Must be a girl thing.

Ann Althouse said...

Look at how dressed up people got to visit their grandkids. Shiny stockings, black pumps, good dress, curled hair. A special Christmas pin (which probably had a string to pull to make Santa's nose light up). She expected my mother to dress us up too.

We hadn't gotten to the point where the Lefties thought it should be a civil right to go around looking like a slob.

In them thar days, people took pride in their appearance.

PS Even at 7, the Althouse eyes were already hypnotic.

WV "destinam" Where a lot of guys ended up about 10 years later.

Jimmy said...

Very well done Ann...I've needed a reason to dig up some old photos and I think you gave me some reason to. Cheers!

alan markus said...

Lucky Strikes? I take it that Dad wasn't a doctor?

More Doctors Smoke Camels than any other cigarette

David said...

Dad with cigarettes and a little alcohol. That's the way I remember Christmas in the 50's too. I love that grandma was there. My mother's parents always took the train from Connecticut to Pittsburgh to visit us. It was a very nice thing for them to do, as they were homebodies.

There is a tinge of sadness in Christmas as I get older. I usually live in the present and the future, but Christmas seems to draw me to the lost past. That is not a bad thing.

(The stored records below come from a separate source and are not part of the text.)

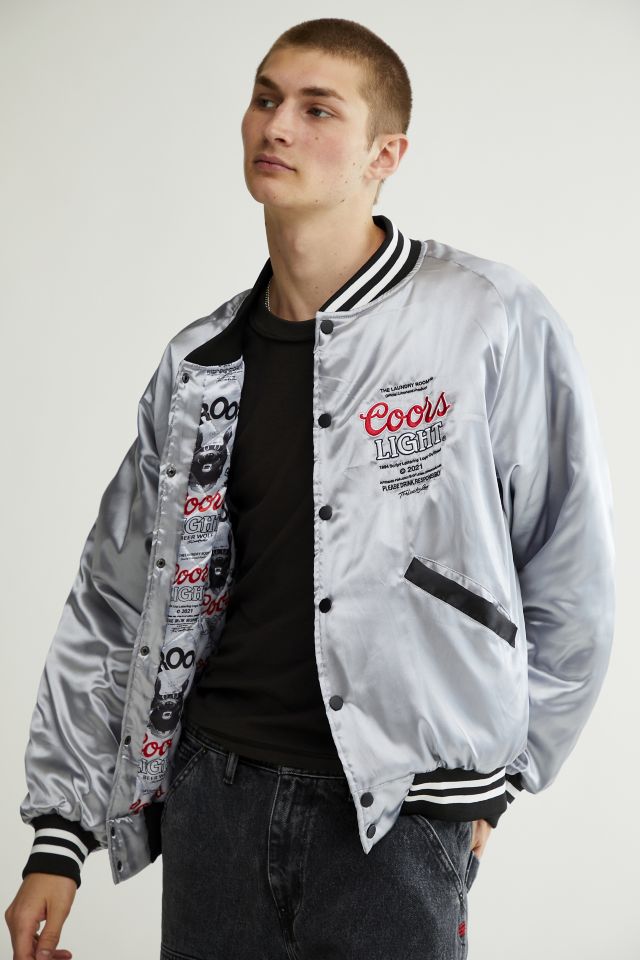 The Laundry Room X Coors Light SAtin Varsity Jacket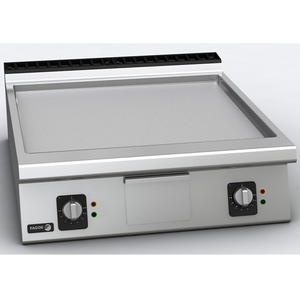 Płyta grillowa elektryczna, ze stali nierdzewnej, gładka chromowana, nastawna, 15 kW, 800x930x290 mm | FAGOR, Linia 900 Kore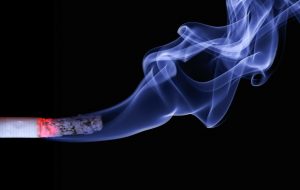 burning cigarette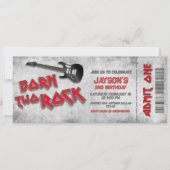 Born Two Rock - 2e verjaardag ticket uitnodiging (Voorkant)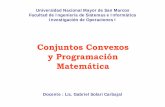 Unmsm   fisi - conjuntos convexos y programación matemática - io1 cl02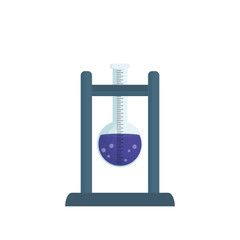 Flask chemistry lab icon vector illustration graphic design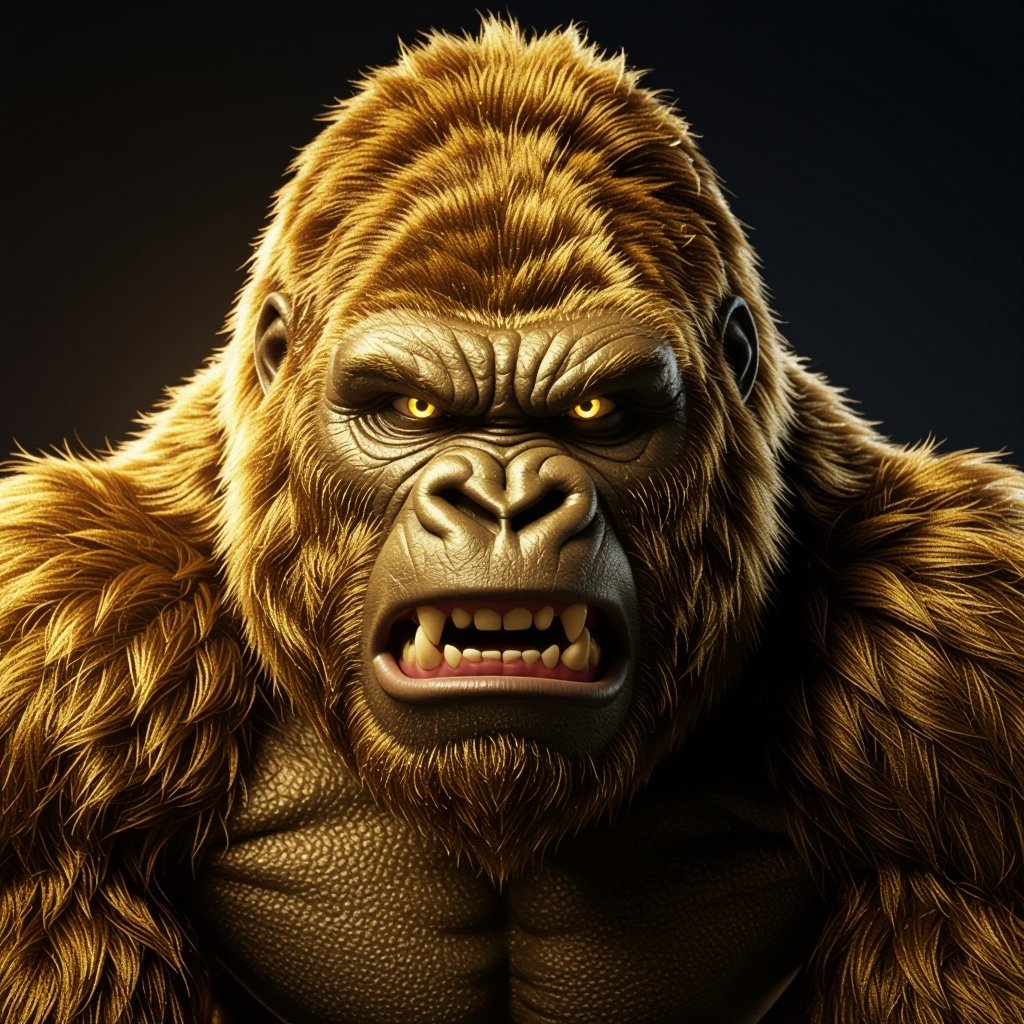 King gold gorilla anger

Merry sad-happy Christmas to all.

Jeff with one 'f' said...

Those mid-century modern light poles are worth a pretty penny now-a-days. Stylish design always has value.

new york said...

In the Santa picture you seem skeptical. I love the finely tailored wool coats. My mother saved mine and I have it hanging in my closet right now. It's gorgeous but I have no idea what I would ever do with it
We never knew what to get my dad for Christmas so we used to wrap up a CARTON of camels. He was thrilled that at least for a week he would not have to go and buy any. When we were older and learned of the health risks we begged him to quit smoking. As a middle child, do you find yourself to be a natural mediator?
Thank you for sharing

Steve Koch said...

Wonderful pictures!

Tom Tucker said...

My wife noticed that the pillow with "mom" matches the drapes. Nice!